Users are charged S$4.48 per month so that Dayre can remain ad-free. This in turn helps to protect the safety and privacy of its users as content on Dayre is no longer searchable on public search engines.
The subscription fee works to raise the bar for accountability by raising the barriers to entry for trolls or cyberbullies.
We also stand by our belief of having no ads and algorithms on Dayre. We don’t want to mine users’ privacy, information and content; and people should be allowed to decide for themselves the content they want to read, and the people they want to keep up with (instead of us pushing them targeted content).– Katherine Teo, co-founder and partner of Create Collective
Ultimately, Dayre becomes a safe space where women can express themselves freely and safely — without judgment, prying eyes and trolls.
Meanwhile, long-time Dayre users were on-boarded to the new platform with a “lifetime subscription package” of only $3.50 per month — even if prices increase in the future, or when Dayre adds new features or offerings.
This pricing strategy has allowed them to retain over 50 per cent of active Dayre users within the first two weeks.
Perks Of Being A Dayrean
However, the transition to a “members-only community” proved to be difficult, especially since Dayre was initially a free-to-use platform.
They had to make it clear to users that Dayre is now more than “just a blogging app”.
Each month, the Dayre team runs offline activities for its users to broaden their network and perspectives with women from all walks of life.
Called #DayreAFK (Dayre Away From Keyboard), it is an initiative to bring women together through on-ground events such as mum talks, beauty workshops, styling classes, career fairs, tea-tasting sessions, and more.
Their first event for mothers was fully subscribed in eight hours, while its second one in October had all the slots taken up in just 30 minutes.
Dayreans will also enjoy exclusive access to the Dayre Lifestyle Rewards Store, which allows them to redeem free products, lifestyle experiences and more offers.
Some beauty brands that Dayreans can soon get their hands on include L’occitane, Philosophy, Etude House, Kora Organics, among others.

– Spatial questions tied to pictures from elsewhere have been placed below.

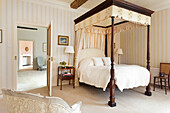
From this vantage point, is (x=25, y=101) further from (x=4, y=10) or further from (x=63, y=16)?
(x=63, y=16)

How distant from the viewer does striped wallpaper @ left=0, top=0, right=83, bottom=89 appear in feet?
12.5

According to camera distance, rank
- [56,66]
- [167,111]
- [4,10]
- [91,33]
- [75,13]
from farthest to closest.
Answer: [91,33] → [75,13] → [56,66] → [4,10] → [167,111]

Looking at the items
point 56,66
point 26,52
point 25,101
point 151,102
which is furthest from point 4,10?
point 26,52

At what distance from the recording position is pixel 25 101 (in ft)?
3.78

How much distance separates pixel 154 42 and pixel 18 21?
5.31 m

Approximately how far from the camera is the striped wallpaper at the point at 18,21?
3.82 m

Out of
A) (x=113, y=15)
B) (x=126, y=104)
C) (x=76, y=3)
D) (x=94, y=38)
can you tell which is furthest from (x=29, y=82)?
(x=113, y=15)

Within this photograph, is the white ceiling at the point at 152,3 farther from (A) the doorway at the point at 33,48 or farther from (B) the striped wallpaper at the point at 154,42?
(A) the doorway at the point at 33,48

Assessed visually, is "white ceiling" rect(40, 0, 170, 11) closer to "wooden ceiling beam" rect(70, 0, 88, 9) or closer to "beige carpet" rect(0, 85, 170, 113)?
"wooden ceiling beam" rect(70, 0, 88, 9)

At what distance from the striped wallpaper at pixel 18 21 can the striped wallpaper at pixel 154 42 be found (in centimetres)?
336

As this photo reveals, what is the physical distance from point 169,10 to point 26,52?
10309mm

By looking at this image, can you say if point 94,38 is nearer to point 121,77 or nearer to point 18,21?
point 121,77

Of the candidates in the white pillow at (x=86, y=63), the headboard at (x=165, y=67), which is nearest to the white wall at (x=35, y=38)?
the white pillow at (x=86, y=63)

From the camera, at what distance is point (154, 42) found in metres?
5.03
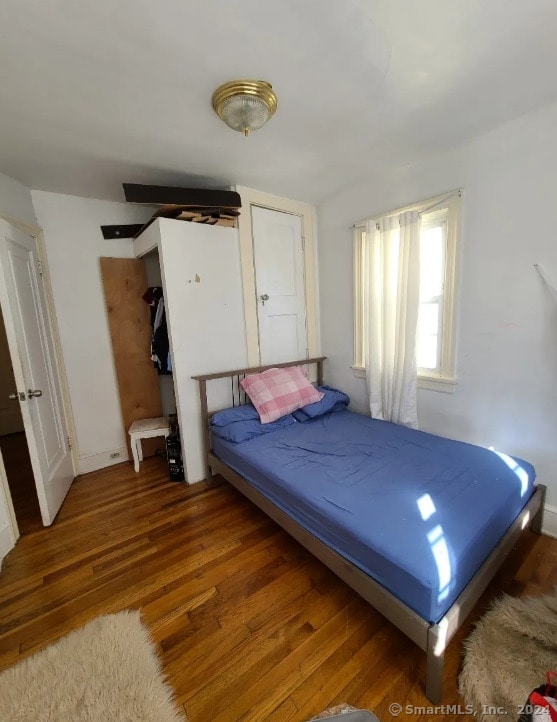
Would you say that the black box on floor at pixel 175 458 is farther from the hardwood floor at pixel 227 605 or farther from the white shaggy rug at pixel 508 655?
the white shaggy rug at pixel 508 655

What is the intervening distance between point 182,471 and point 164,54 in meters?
2.73

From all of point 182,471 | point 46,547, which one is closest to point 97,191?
point 182,471

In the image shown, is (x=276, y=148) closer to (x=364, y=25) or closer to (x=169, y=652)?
(x=364, y=25)

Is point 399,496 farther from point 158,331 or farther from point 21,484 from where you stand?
point 21,484

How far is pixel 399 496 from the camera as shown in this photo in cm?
153

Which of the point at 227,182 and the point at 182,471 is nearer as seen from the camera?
the point at 227,182

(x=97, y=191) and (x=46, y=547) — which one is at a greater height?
(x=97, y=191)

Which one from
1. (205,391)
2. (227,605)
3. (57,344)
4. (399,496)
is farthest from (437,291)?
(57,344)

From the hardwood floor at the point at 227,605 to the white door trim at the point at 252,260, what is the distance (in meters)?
1.50

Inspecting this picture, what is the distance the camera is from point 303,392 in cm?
271

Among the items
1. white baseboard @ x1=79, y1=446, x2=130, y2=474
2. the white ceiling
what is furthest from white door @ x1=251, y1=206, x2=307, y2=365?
white baseboard @ x1=79, y1=446, x2=130, y2=474

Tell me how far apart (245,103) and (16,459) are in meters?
3.92

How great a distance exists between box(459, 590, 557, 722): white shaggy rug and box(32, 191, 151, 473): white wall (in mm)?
3068

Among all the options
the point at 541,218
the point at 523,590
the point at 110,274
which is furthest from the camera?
the point at 110,274
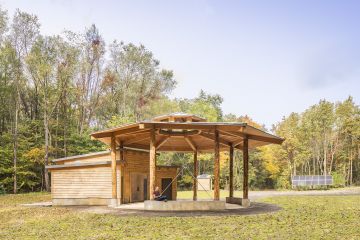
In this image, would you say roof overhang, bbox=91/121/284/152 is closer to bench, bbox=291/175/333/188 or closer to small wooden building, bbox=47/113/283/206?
small wooden building, bbox=47/113/283/206

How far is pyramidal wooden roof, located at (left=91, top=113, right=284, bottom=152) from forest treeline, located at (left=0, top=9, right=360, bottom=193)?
64.9ft

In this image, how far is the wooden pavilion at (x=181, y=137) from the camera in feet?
57.1

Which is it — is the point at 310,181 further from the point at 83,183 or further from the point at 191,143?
the point at 83,183

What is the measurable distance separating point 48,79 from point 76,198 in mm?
25253

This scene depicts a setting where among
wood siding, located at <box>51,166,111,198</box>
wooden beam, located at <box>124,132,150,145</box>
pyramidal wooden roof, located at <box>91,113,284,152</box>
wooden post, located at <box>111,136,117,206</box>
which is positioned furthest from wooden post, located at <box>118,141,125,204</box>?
wooden post, located at <box>111,136,117,206</box>

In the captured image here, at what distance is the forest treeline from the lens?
40938mm

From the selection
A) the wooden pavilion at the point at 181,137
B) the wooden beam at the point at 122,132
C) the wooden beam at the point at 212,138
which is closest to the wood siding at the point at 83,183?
the wooden pavilion at the point at 181,137

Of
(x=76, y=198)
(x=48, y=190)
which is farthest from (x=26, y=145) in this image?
(x=76, y=198)

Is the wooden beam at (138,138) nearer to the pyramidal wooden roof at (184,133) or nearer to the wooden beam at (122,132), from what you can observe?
the pyramidal wooden roof at (184,133)

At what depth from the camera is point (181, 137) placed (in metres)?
22.4

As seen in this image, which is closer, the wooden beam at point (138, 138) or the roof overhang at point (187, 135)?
the roof overhang at point (187, 135)

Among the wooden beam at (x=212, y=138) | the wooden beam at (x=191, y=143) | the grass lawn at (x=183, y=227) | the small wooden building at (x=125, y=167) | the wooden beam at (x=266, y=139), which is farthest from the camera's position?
the wooden beam at (x=191, y=143)

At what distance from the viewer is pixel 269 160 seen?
5478 cm

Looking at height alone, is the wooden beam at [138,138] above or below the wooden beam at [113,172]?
above
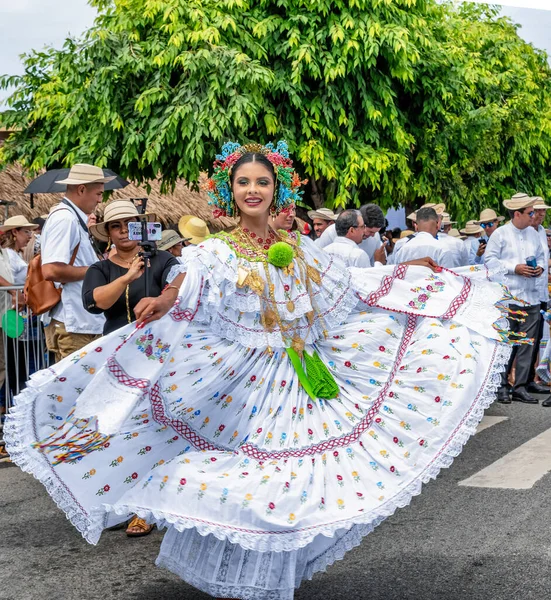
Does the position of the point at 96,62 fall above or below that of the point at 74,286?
above

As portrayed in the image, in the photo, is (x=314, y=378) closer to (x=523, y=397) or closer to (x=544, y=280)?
(x=523, y=397)

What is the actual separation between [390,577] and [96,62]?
12.9m

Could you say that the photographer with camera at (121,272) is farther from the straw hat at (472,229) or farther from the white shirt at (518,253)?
the straw hat at (472,229)

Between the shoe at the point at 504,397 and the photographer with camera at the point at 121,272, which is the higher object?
the photographer with camera at the point at 121,272

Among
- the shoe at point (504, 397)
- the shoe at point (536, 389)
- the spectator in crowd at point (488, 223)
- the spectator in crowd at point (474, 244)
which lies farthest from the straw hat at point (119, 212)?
the spectator in crowd at point (488, 223)

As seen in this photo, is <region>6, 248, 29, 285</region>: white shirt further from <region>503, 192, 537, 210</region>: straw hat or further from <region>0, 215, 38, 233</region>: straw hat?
<region>503, 192, 537, 210</region>: straw hat

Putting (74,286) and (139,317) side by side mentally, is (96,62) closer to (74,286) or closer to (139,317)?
(74,286)

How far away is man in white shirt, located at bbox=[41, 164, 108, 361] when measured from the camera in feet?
21.1

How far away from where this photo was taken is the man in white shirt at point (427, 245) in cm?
931

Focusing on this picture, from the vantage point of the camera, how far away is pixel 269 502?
3.79 meters

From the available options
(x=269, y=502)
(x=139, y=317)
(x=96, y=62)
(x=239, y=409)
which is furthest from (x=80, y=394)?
(x=96, y=62)

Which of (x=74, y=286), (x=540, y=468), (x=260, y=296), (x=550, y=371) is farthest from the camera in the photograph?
(x=550, y=371)

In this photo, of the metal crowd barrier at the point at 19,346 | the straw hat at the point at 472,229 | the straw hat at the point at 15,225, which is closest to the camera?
the metal crowd barrier at the point at 19,346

They can also gain first access and discounts to limited-edition collaboration collections with renowned local and international labels starting December.

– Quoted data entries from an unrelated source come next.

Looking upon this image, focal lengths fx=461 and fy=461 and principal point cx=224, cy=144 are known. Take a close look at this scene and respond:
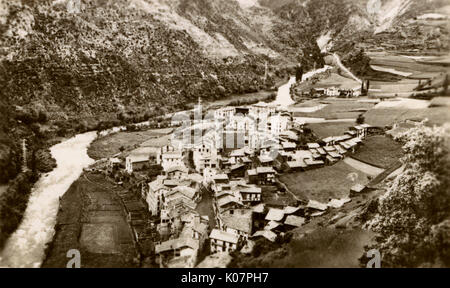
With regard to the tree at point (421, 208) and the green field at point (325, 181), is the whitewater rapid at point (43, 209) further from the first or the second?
the tree at point (421, 208)

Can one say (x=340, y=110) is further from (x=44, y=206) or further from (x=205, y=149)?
(x=44, y=206)

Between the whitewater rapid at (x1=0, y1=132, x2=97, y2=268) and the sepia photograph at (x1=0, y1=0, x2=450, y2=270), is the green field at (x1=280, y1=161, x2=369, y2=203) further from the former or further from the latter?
the whitewater rapid at (x1=0, y1=132, x2=97, y2=268)

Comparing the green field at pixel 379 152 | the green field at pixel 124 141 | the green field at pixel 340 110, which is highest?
the green field at pixel 340 110

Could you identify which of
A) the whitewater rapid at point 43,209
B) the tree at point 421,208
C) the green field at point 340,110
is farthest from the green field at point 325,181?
the whitewater rapid at point 43,209

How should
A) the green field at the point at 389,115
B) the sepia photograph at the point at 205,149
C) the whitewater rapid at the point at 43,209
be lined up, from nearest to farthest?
1. the sepia photograph at the point at 205,149
2. the whitewater rapid at the point at 43,209
3. the green field at the point at 389,115

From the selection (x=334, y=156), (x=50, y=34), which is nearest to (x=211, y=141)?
(x=334, y=156)
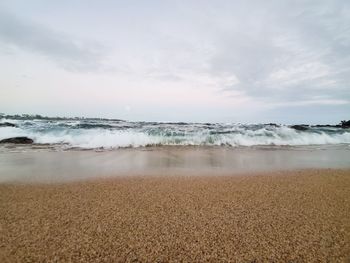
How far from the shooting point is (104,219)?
238cm

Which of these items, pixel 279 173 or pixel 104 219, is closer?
pixel 104 219

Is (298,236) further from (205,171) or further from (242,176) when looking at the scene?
(205,171)

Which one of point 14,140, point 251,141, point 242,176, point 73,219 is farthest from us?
point 251,141

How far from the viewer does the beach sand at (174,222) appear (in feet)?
6.00

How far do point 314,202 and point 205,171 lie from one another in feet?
6.56

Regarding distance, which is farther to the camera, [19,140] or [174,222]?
[19,140]

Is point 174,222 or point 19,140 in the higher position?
point 174,222

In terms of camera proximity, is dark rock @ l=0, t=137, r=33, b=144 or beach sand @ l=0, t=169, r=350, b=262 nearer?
beach sand @ l=0, t=169, r=350, b=262

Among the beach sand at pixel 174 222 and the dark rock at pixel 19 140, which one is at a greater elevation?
the beach sand at pixel 174 222

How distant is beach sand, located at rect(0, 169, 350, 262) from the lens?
1.83m

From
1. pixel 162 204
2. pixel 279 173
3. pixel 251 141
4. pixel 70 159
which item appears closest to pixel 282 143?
pixel 251 141

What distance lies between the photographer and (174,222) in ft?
7.64

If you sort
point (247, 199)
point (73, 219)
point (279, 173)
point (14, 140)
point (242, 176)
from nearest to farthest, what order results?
1. point (73, 219)
2. point (247, 199)
3. point (242, 176)
4. point (279, 173)
5. point (14, 140)

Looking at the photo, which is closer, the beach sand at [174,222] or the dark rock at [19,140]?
the beach sand at [174,222]
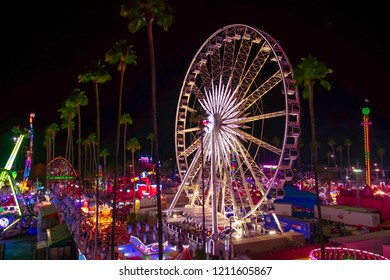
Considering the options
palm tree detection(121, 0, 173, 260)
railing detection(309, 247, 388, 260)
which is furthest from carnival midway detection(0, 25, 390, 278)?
palm tree detection(121, 0, 173, 260)

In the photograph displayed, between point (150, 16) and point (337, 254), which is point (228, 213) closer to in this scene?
point (337, 254)

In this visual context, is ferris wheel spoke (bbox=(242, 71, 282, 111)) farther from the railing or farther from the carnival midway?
the railing

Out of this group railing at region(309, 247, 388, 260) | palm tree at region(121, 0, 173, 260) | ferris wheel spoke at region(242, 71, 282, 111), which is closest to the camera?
palm tree at region(121, 0, 173, 260)

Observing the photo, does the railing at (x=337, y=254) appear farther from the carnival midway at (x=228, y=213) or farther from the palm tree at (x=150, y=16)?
the palm tree at (x=150, y=16)

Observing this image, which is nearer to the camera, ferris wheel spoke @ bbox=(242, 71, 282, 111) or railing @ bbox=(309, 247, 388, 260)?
railing @ bbox=(309, 247, 388, 260)

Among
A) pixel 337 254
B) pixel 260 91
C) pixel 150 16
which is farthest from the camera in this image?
pixel 260 91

For instance, Dayre has partnered with local brand Scent by Six to create its very own scent called Daybreak by Dayre.
It is also working with local leather bag brand Tocco Toscano to launch a bag that is co-designed by community members of Dayre, which is set to launch globally next year.
Dayre Sees “Five-Figure Revenue” Within First Month
With each passing week, Katherine said that she has been witnessing more engagement and shared content on the platform, which makes her excited about Dayre’s future growth.

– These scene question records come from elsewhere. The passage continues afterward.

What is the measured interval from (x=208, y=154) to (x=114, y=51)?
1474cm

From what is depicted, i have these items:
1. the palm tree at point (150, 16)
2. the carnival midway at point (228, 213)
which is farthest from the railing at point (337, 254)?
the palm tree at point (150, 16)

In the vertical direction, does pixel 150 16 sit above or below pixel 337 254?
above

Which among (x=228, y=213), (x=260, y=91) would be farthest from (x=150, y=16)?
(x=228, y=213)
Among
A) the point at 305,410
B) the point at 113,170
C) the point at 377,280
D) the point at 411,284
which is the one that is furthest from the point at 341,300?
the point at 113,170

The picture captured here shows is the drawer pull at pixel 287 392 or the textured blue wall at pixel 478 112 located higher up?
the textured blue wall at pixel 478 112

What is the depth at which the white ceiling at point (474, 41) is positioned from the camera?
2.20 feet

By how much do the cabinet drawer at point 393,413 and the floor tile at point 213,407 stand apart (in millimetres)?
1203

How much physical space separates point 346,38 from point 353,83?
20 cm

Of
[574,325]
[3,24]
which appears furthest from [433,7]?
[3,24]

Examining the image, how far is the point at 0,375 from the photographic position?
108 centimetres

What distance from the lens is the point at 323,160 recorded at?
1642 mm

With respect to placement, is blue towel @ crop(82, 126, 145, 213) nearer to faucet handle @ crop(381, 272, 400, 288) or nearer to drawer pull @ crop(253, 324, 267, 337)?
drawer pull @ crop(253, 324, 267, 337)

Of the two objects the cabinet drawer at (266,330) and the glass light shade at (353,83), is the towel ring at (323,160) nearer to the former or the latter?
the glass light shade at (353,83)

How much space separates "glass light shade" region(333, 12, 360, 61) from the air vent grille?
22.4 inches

She refuses to disclose the number of app downloads since relaunch, but shared that Dayre witnessed a “healthy mid-range five-figure revenue” within their first month of soft launch.
Based on their growth so far, Dayre is confident that they’re “moving in the right direction and can continue on a strong trajectory”.
In terms of future plans, Dayre hopes to extends the #DayreAFK events to its Malaysia users as well.
It is also targeting to roll out a desktop version of Dayre in December beyond a mobile app.
Dayre is Create Collective’s first offering, and it’s just the beginning. When it comes to Dayre, it’s about creating a safe and inclusive space for women — both online and offline.– Katherine Teo, co-founder and partner of Create Collective
Through Create Collective, we want to focus on building communities where groups of people can find like-minded individuals, enable sharing of knowledge and experiences, find emotional support, network, broaden their perspectives and more.
We hope to one day be known as the company that builds great communities.